Your instructions — What you write must match, character for character, the lines from the one with "How and When to Water Your Houseplants" down to the one with "母の日 カーネション以外のお花" in the listing below, minus its pictures.

Data for review —
+ + + + + + +
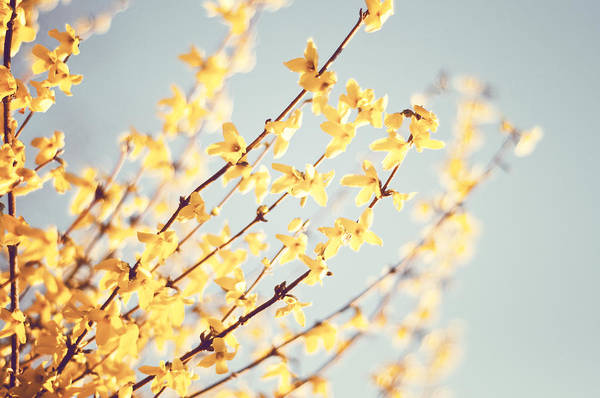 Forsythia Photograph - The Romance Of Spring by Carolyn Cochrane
+ + + + + + +
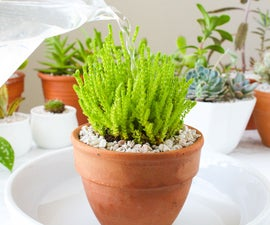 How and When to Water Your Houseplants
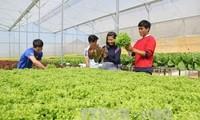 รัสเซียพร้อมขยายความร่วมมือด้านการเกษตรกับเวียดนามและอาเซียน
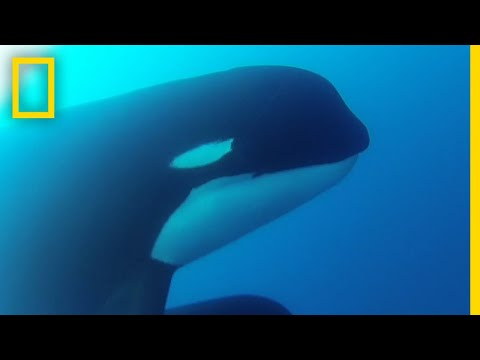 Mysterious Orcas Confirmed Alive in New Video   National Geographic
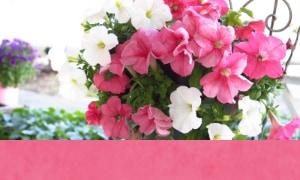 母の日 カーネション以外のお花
+ + + + + + +
Answer below —
 How and When to Water Your Houseplants
 รัสเซียพร้อมขยายความร่วมมือด้านการเกษตรกับเวียดนามและอาเซียน
 Mysterious Orcas Confirmed Alive in New Video   National Geographic
 母の日 カーネション以外のお花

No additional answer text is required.